Usei neste bordado uma técnica semelhante ao Golden Work Ingles, que consiste básicamente em criar uma base em relevo para depois vir com o fio do bordado por cima. Essa técnica cria um bordado tridimensional lindo e permite fazer vários detalhes. Para criar essa base utilizei fio de lã de várias espessuras e então para bordar por cima a linha de meada 100% algodão.
Foi um trabalho delicado que durou cerca de 2 duas semana para concluir os dois patches, e no fim fiquei muito feliz por ter optado pelo bordado a mão. Criou uma conexão ainda maior com a peça, sabendo que todos os processos foram feitos por mim, e também sinto que obtive um resultado melhor do que eu poderia ter com qualquer bordado eletrônico. E deixando de lado agora minha humildade, todos que viram esse bordado de perto ficaram de queixo caído e completamente incrédulos de que foi bordado a mão. Recebi muitos elogios por esse bordado, então me sinto no direito de exibir ele kkkkkkk.

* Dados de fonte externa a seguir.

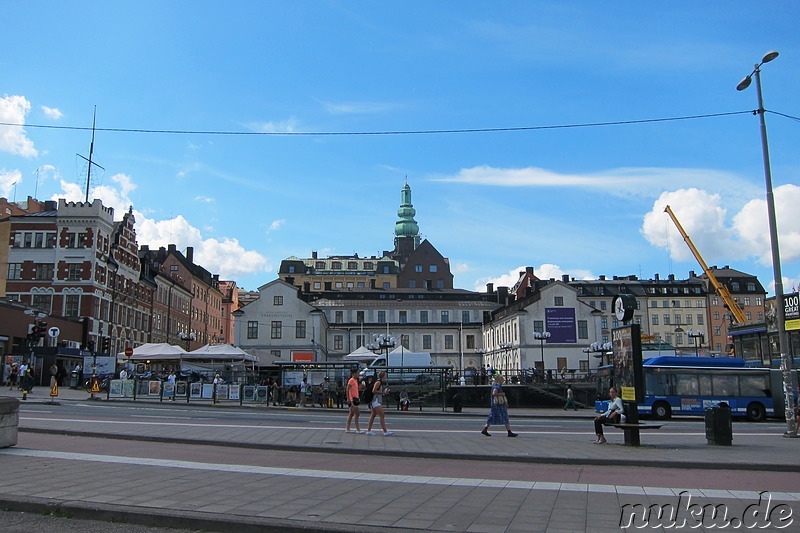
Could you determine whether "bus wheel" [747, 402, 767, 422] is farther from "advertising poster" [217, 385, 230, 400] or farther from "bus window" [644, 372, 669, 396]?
"advertising poster" [217, 385, 230, 400]

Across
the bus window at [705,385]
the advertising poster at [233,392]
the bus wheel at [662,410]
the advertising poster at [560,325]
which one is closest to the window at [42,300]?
the advertising poster at [233,392]

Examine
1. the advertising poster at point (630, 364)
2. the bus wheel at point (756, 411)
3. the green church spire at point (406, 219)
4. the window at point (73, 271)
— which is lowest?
the bus wheel at point (756, 411)

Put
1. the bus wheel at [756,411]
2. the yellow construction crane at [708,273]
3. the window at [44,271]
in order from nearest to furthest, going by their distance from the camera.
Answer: the bus wheel at [756,411] < the window at [44,271] < the yellow construction crane at [708,273]

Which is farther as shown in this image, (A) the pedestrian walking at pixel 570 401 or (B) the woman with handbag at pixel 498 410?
(A) the pedestrian walking at pixel 570 401

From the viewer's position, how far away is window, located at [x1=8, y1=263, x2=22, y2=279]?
59.8m

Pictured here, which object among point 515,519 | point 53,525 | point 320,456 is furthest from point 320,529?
point 320,456

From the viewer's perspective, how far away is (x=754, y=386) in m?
35.5

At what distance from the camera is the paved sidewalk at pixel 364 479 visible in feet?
27.0

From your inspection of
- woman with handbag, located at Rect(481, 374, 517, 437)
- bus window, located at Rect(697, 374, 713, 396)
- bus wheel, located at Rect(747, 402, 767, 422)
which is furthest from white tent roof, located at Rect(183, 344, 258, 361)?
bus wheel, located at Rect(747, 402, 767, 422)

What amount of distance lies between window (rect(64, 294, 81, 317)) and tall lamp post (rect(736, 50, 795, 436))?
55.1 metres

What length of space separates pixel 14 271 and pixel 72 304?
21.0 ft

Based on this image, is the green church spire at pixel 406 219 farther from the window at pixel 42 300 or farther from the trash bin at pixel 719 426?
the trash bin at pixel 719 426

E assim chegamos ao fim do colete. Não consigo nem descrever a alegria que foi vestir ele completo pela primeira vez e para uma ocasião muito especial, a estréia do filme Rite Here Rite Now. O fã de Ghost compartilha da empolgação que foi esse evento.


Capa
Chegando ao fim do traje de passeio, a última peça que temos é a capa. Foi essa peça que me atraiu no uniforme dos ghouls, para quem não me conhece sou apaixonada por capas e minha cor preferida é azul. Foi a combinação perfeita. A capa das ghoulettes é usada lateralmente, mas eu queria algo que pudesse ser usado normalmente no meu dia a dia, então usei como inspiração capas do final do século 19 que são minhas xodózinhas.

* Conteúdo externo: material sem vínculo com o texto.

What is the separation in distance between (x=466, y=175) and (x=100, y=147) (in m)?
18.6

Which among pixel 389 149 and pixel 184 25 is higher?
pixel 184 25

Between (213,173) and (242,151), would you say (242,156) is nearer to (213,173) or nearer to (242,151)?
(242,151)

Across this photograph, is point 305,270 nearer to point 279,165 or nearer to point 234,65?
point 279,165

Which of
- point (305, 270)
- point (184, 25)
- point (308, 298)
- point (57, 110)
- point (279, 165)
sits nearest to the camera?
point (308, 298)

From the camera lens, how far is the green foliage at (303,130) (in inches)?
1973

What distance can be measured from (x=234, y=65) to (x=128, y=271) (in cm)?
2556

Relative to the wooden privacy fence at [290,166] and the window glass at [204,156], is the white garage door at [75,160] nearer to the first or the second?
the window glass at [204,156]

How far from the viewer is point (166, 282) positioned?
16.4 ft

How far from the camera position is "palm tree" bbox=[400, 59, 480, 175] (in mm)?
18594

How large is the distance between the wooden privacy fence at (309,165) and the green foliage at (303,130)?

De todas as peças do traje a capa foi a mais simples de fazer. Modelo uma capa bem simples, um meio godê que fica com a parte da frente mais curta do que a das costas, o que eu acho simplesmente um charme. Para tecidos optei por usar gabardine, tanto de tecido principal como para forro, o que me deu uma capa corta ventos perfeita para o clima de outono. A gola estilo asa de morcego foi feita com a mesma sarja do colete e entretelada com uma camada de algodão cru e uma de feltro (a capa teve como entretela uma cortina de algodão por motivos de reciclagem de tecido). A capa foi a única peça do traje costurada inteira à mão.

E como último detalhe nessa capa, fiz ela de uma maneira que eu conseguisse tirar os cintos que seguram ela como uma capa lateral e trocar por um fecho para usá-la como capa comum. Usei colchetes de pressão para que essa troca fosse bem fácil e para que também ficasse discreto na capa e ninguém percebessem que estavam ali. E deu certo, duas capas em uma.

E assim nasceu uma Ghoullete no século 19. Uso esse traje de passeio com bastante frequência, (principalmente para ir em shows de bandas cover) ele serve também como a minha versão de camiseta de banda, já que brusinhas não fazem mais parte do meu guarda roupas.
Além desse traje também fiz um traje de ciclismo com mais alguns detalhes que ficarão para a parte dois, então para finalizar aqui vão algumas fotos desse traje em noites de doideira em shows da banda Ghost Br.


Ainda não tinha lido este artigo e estou chocada que a Júlia fez tudo deste figurino, até as fivelas. Gostei de saber mais das referências que ela usou. Uma verdadeira artista!